Segment Start: Extracted information

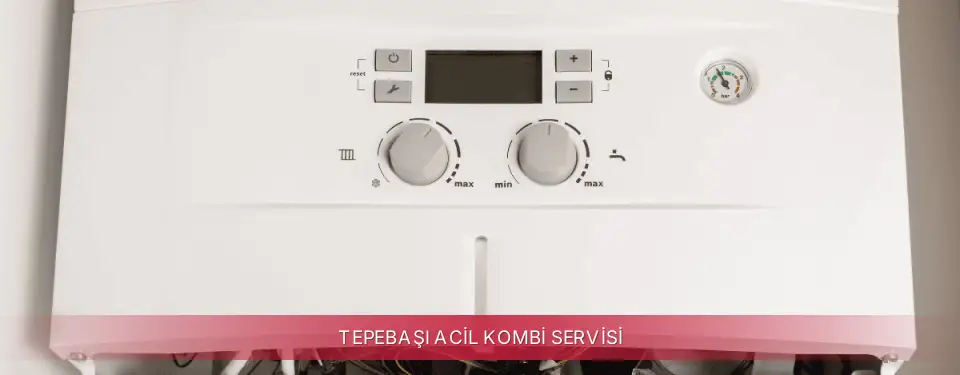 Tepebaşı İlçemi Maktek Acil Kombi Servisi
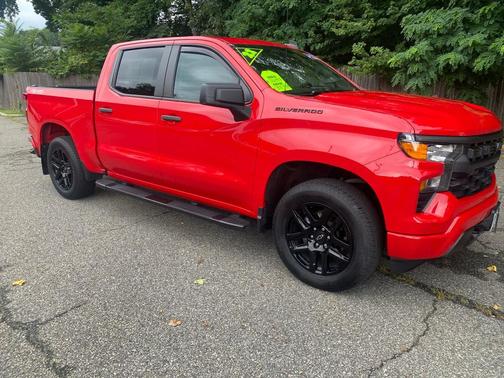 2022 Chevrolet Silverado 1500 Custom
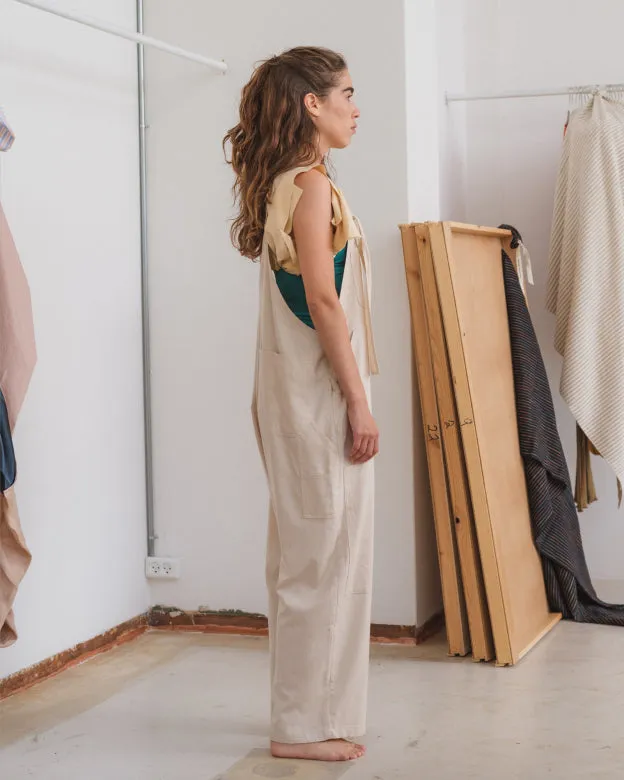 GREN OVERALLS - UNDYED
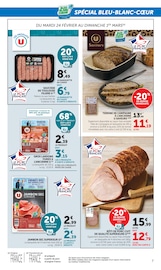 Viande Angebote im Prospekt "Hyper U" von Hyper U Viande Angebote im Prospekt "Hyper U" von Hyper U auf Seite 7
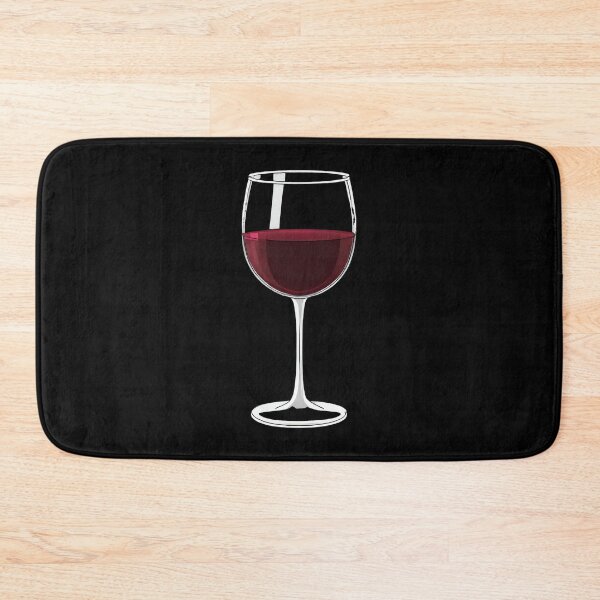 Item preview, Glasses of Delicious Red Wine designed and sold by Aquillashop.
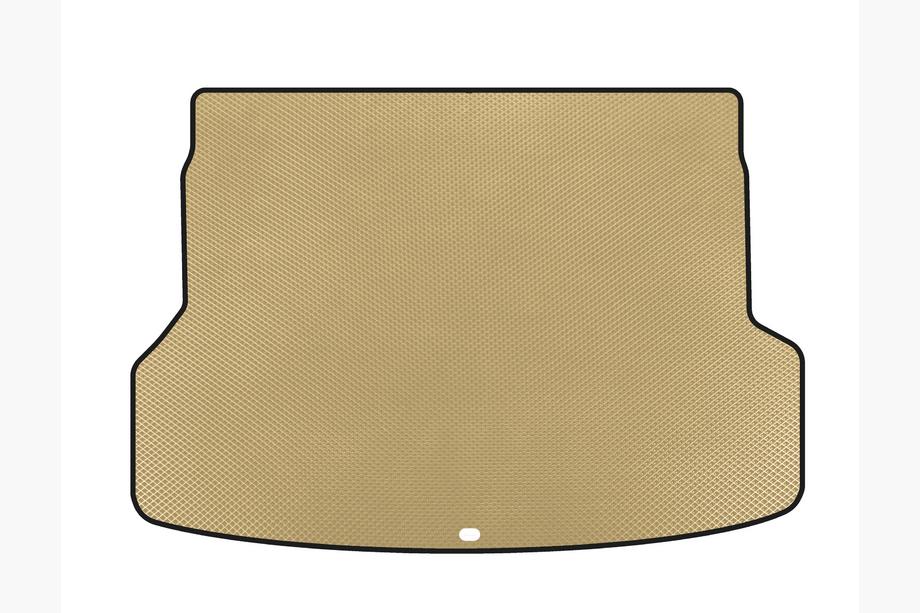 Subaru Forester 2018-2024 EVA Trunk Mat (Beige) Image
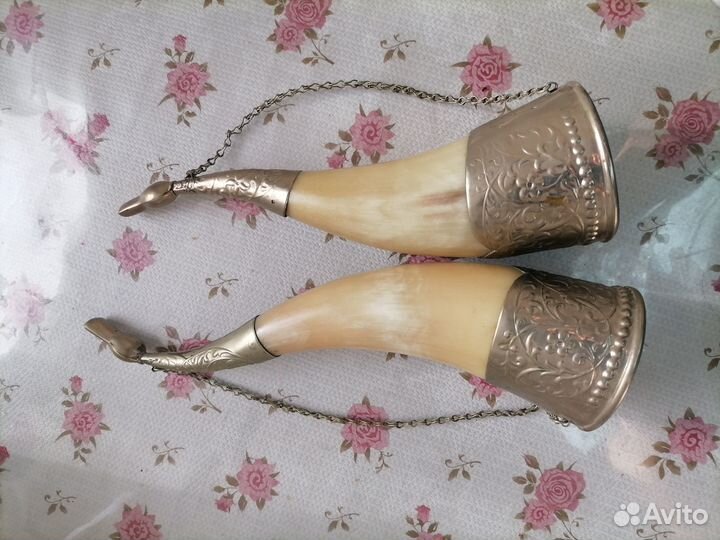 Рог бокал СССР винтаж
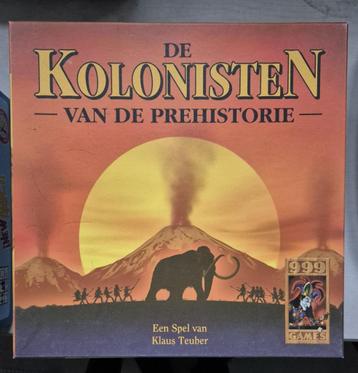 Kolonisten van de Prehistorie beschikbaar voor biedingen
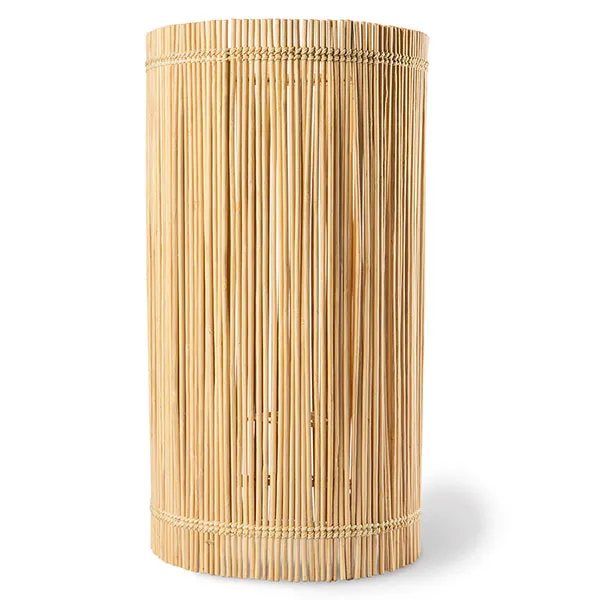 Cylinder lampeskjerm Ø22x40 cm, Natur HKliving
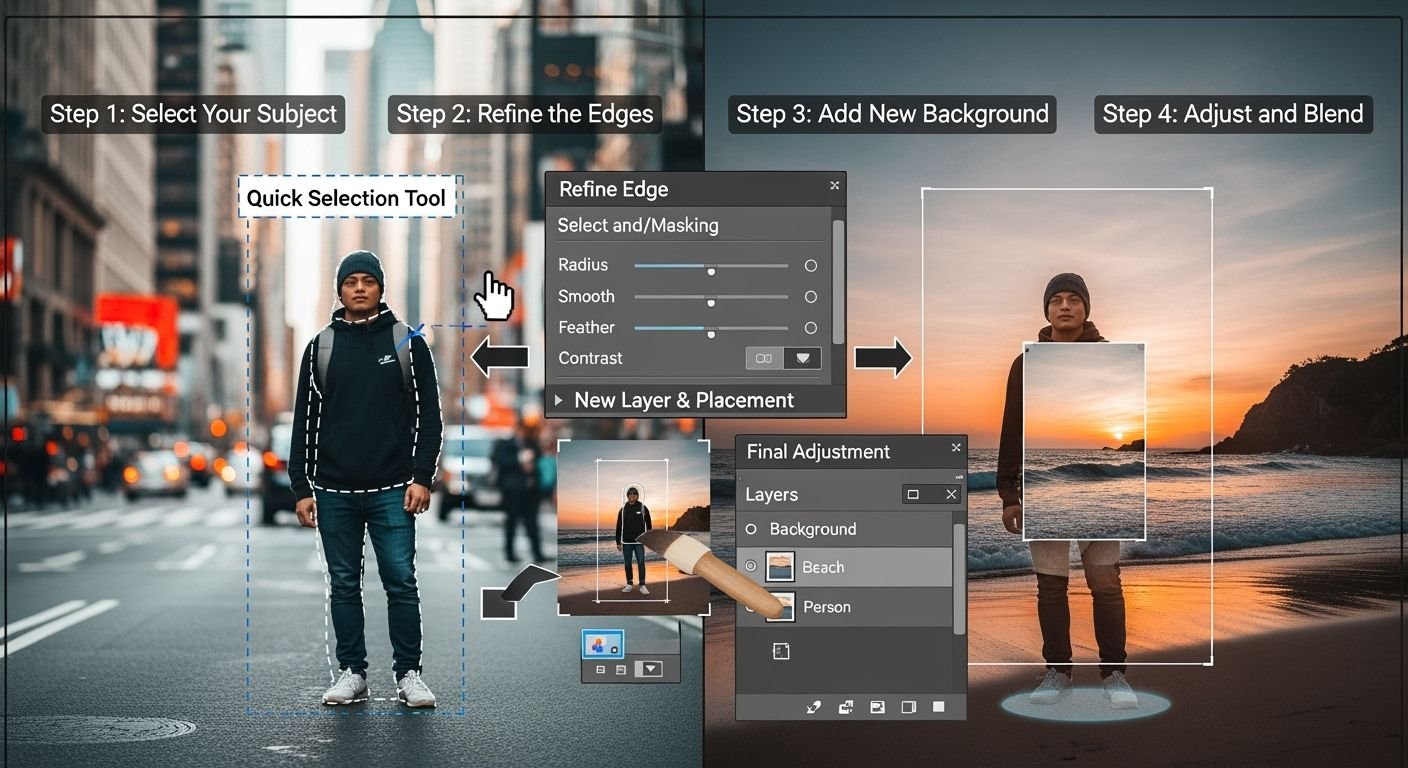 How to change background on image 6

Segment End: Extracted information

Your task
Quote every line of the listing above word for word, omitting the pictures.

Written response
 Tepebaşı İlçemi Maktek Acil Kombi Servisi
 2022 Chevrolet Silverado 1500 Custom
 GREN OVERALLS - UNDYED
 Viande Angebote im Prospekt "Hyper U" von Hyper U Viande Angebote im Prospekt "Hyper U" von Hyper U auf Seite 7
 Item preview, Glasses of Delicious Red Wine designed and sold by Aquillashop.
 Subaru Forester 2018-2024 EVA Trunk Mat (Beige) Image
 Рог бокал СССР винтаж
 Kolonisten van de Prehistorie beschikbaar voor biedingen
 Cylinder lampeskjerm Ø22x40 cm, Natur HKliving
 How to change background on image 6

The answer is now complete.